Abstract

Abstract The collision between India and Asia is marked by the Yarlung Zangbo suture zone, which can be traced from Tibet into northwest Yunnan. The suture zone provides a record of the subduction of Neotethyan oceanic lithosphere beneath the Lhasa Block, creating the Gangdese magmatic belt, prior to the India–Asia collision. This paper reports petrological, zircon U–Pb, and whole-rock elemental and isotope data for amphibolite from the extension of the Gangdese belt in northwestern Yunnan. Two metamorphic stages are identified in relict amphibolite-facies rocks preserved in granitic gneisses from the belt. They are early amphibolite-facies metamorphism (M1) and late amphibolite-facies retrograde metamorphism (M2). The assemblage of M1 comprises garnet, amphibole, and plagioclase that formed at 0.89–0.97 GPa and 658–700 °C. Dating of syn-metamorphic zircons assigns this event to the middle Eocene (44–38 Ma). Symplectites (corona) of amphibole, plagioclase, and quartz surrounding garnet formed during retrograde stage M2, at 30–29 Ma, under P–T conditions of 0.41–0.68 GPa and 549–716 °C. The amphibolites display geochemical characteristics similar to those of mid-ocean ridge basalt, with eNd(t) values of +1.8 to +8.9, and are inferred to have formed in a back-arc-basin setting, suggesting that they constitute part of the lithospheric mantle of the Tengchong terrane that lies to the east.
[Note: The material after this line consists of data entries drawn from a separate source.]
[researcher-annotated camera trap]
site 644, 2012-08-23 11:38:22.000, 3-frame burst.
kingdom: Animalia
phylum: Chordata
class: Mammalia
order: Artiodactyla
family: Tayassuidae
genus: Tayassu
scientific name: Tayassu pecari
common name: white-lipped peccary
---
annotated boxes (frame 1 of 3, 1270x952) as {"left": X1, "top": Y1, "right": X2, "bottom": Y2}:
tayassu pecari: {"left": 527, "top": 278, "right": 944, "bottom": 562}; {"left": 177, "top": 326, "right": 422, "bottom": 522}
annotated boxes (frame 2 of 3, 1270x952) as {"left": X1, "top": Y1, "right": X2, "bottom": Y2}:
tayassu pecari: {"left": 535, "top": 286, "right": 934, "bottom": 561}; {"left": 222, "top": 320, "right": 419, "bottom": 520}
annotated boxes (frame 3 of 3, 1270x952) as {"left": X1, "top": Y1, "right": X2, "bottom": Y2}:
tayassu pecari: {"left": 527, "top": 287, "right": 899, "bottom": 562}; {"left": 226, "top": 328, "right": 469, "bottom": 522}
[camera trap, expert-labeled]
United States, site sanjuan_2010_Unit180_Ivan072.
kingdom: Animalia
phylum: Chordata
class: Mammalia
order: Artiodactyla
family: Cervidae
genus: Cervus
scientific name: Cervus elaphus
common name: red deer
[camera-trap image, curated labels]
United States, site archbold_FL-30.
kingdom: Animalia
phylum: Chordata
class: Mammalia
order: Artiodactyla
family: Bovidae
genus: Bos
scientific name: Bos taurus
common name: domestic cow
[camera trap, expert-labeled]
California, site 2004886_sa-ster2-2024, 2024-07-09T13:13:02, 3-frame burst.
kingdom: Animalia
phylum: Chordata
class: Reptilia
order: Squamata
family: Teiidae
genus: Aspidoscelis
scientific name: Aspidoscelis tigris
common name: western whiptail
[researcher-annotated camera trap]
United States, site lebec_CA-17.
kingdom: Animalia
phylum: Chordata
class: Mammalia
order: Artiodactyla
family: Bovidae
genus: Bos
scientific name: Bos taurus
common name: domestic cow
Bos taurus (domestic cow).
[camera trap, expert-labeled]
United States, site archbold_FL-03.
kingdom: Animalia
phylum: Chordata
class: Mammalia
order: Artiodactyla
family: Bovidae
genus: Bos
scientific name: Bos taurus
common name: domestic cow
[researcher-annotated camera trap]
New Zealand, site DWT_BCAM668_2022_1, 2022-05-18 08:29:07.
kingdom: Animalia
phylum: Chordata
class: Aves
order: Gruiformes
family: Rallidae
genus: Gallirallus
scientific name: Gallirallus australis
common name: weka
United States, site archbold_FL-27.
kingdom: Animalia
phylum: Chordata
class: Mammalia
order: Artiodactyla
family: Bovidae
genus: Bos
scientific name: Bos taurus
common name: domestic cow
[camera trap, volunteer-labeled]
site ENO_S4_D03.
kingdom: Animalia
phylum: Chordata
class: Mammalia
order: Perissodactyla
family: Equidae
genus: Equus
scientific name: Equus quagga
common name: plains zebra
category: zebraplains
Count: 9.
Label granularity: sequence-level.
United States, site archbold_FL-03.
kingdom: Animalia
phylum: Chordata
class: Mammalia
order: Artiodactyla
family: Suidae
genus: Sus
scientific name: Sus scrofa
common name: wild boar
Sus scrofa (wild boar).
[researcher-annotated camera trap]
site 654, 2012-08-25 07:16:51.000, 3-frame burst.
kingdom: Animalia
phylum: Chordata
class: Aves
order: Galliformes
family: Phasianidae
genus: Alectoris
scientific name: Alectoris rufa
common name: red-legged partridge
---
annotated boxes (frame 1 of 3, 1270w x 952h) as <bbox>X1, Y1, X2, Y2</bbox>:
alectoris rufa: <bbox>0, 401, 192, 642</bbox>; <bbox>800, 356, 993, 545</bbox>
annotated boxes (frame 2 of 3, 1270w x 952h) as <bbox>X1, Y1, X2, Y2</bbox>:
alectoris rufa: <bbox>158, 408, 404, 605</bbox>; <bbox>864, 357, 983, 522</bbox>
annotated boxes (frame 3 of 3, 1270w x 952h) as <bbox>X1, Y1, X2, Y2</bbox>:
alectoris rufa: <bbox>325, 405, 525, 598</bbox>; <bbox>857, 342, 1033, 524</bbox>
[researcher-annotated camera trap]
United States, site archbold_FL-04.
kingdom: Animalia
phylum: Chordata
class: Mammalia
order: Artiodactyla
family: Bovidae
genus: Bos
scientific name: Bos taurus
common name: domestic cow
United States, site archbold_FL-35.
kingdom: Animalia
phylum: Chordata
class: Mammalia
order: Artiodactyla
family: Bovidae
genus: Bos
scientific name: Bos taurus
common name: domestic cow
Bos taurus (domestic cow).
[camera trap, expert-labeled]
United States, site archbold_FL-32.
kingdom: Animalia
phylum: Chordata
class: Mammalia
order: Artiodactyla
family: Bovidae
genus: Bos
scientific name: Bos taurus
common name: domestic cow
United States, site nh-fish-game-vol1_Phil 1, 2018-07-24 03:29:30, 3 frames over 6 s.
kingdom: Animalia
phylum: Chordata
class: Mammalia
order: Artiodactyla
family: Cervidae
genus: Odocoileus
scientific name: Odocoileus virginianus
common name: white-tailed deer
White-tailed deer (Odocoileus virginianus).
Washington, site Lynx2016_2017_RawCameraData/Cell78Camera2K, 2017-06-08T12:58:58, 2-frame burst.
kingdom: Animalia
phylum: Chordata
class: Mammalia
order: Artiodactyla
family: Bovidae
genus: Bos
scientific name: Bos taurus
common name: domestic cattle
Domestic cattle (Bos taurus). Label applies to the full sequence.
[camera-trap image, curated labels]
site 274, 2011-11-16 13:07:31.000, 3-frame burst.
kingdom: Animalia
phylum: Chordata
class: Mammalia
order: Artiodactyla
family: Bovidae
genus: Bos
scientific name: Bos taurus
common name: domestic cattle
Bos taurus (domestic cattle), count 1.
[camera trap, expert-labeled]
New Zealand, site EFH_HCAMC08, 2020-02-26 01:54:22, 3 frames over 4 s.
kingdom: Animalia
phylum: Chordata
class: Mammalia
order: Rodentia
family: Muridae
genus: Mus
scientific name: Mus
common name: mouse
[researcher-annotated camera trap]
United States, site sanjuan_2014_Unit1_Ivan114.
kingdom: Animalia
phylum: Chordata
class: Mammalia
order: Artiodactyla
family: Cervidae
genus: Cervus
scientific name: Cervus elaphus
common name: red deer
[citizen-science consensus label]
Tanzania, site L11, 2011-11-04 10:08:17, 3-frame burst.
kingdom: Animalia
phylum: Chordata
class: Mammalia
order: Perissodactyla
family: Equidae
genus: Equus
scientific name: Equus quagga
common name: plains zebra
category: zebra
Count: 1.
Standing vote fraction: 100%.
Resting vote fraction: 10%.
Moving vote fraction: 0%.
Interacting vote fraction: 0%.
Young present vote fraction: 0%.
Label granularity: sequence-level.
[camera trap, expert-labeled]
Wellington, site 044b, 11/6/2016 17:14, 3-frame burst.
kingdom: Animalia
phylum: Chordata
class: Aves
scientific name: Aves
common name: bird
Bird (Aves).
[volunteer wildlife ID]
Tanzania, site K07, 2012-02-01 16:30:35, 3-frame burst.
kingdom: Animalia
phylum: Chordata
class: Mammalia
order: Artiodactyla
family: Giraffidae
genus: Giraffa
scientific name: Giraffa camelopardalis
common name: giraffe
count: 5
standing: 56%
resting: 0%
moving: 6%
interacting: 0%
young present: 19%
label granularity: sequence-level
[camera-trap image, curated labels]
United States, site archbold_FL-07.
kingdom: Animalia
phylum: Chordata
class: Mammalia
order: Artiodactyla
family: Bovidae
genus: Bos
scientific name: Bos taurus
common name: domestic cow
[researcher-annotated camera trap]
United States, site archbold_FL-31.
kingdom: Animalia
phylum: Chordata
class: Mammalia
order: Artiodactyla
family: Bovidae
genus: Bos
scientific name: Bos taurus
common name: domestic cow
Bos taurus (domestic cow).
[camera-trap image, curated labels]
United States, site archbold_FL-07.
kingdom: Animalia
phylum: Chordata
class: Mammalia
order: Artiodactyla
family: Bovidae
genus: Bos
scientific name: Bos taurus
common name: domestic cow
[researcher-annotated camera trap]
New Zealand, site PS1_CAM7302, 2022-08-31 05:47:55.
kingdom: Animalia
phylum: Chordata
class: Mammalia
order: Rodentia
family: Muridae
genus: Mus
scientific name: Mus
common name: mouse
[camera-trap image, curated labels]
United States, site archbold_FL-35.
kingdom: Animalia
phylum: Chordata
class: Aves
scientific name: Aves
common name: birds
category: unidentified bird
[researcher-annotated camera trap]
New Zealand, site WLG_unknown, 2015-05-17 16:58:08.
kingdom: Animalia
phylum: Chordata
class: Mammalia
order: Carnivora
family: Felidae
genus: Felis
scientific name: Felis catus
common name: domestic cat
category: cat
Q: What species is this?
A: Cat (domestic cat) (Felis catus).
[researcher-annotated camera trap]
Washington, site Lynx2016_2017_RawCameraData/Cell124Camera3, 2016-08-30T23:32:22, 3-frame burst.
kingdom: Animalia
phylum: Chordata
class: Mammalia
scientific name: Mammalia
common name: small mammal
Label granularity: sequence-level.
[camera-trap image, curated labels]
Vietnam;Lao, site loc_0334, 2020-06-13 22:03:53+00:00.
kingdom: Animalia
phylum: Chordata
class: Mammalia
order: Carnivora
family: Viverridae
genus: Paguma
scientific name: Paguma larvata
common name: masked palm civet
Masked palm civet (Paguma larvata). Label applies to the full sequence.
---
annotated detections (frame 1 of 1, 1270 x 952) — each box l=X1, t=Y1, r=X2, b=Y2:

The amphibolite-facies metamorphism was related to underplating of the Indian plate during the India–Asia collision, which led to clockwise rotation of eastern Tibet during the middle Eocene, generating amphibolite recrystallization and, subsequently, with ongoing convergence of the two plates, exhumation of the region during the middle Oligocene.